First draft at fixing the choice of asm
Signed-off-by: Dave Rodgman <dave.rodgman@arm.com>
diff --git a/library/bn_mul.h b/library/bn_mul.h
index c512470..92a9266 100644
--- a/library/bn_mul.h
+++ b/library/bn_mul.h
@@ -659,39 +659,46 @@
#endif /* TriCore */
/*
+ * There is a fairly complex matrix of supported options for Thumb / Thumb2 / Arm
+ * assembly. Choosing the correct code path depends on the target, the compiler,
+ * and the optimisation level.
+ *
* Note, gcc -O0 by default uses r7 for the frame pointer, so it complains about
* our use of r7 below, unless -fomit-frame-pointer is passed.
*
* On the other hand, -fomit-frame-pointer is implied by any -Ox options with
* x !=0, which we can detect using __OPTIMIZE__ (which is also defined by
* clang and armcc5 under the same conditions).
- *
- * So, only use the optimized assembly below for optimized build, which avoids
- * the build error and is pretty reasonable anyway.
*/
-#if defined(__GNUC__) && !defined(__OPTIMIZE__)
-#define MULADDC_CANNOT_USE_R7
+
+
+#if defined(__thumb__) && !defined(__thumb2__) // Thumb1 (not Thumb 2) ISA
+// Only supported by gcc, when optimisation is enabled; only option A works
+#if defined(__OPTIMIZE__) && !defined(__ARMCC_VERSION)
+#define ARM_OPTION_A
#endif
-/*
- * Similarly, we need to disable the assembly below if:
- * - compiler is armclang
- * - optimisation is not -O0
- * - target is Thumb
- * - target cpu is one of cortex-m0, cortex-m0plus, cortex-m1, cortex-m23, sc000
- *
- * Checking for __ARM_ARCH_6M__ or __ARM_ARCH_8M_BASE__ seems to identify exactly these
- * cpus and no others (tested against all values for -mcpu known to armclang 6.20).
- */
-#if defined(__ARMCC_VERSION) && defined(__OPTIMIZE__) && defined(__thumb__)
-#if defined(__ARM_ARCH_8M_BASE__) || defined(__ARM_ARCH_6M__)
-#define MULADDC_CANNOT_USE_R7
-#endif
+#elif defined(__thumb2__) // Thumb 2 ISA
+
+#if !defined(__ARMCC_VERSION) && !defined(__OPTIMIZE__)

▸ DATASET ROWS:
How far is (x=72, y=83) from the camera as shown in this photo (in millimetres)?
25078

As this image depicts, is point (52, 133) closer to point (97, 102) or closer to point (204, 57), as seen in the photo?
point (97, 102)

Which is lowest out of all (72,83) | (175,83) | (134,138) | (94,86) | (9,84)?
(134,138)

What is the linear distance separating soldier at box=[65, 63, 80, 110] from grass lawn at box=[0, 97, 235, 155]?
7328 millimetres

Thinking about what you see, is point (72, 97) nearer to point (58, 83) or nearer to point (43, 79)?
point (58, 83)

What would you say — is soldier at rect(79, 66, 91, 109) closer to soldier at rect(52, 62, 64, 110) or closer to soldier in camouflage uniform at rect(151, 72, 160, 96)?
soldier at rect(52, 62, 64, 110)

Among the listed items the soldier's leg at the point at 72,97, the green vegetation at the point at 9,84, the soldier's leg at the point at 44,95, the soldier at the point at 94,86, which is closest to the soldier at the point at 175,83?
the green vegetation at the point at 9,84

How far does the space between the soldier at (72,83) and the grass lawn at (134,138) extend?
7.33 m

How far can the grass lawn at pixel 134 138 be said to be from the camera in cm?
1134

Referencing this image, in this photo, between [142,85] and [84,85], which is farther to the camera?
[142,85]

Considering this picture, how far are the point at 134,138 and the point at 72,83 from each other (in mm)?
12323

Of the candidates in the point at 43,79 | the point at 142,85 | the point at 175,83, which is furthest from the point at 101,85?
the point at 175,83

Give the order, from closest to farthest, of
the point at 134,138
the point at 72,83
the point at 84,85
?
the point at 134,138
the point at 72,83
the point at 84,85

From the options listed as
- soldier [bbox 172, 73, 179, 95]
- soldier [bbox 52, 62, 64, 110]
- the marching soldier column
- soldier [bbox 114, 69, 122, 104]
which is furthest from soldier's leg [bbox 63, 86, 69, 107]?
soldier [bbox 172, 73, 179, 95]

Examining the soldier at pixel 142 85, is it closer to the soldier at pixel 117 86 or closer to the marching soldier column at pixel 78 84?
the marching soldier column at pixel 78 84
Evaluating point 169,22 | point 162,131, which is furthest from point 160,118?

▸ WHAT TO DO:
1 – In the bn_mul.h patch, what does gcc -O0 use r7 for by default?
2 – Return the passage of the bn_mul.h patch starting at "First draft at" and ending at "the optimisation level.".

▸ EXERCISE RESPONSES:
1 – The frame pointer.

2 –
First draft at fixing the choice of asm
Signed-off-by: Dave Rodgman <dave.rodgman@arm.com>
diff --git a/library/bn_mul.h b/library/bn_mul.h
index c512470..92a9266 100644
--- a/library/bn_mul.h
+++ b/library/bn_mul.h
@@ -659,39 +659,46 @@
#endif /* TriCore */
/*
+ * There is a fairly complex matrix of supported options for Thumb / Thumb2 / Arm
+ * assembly. Choosing the correct code path depends on the target, the compiler,
+ * and the optimisation level.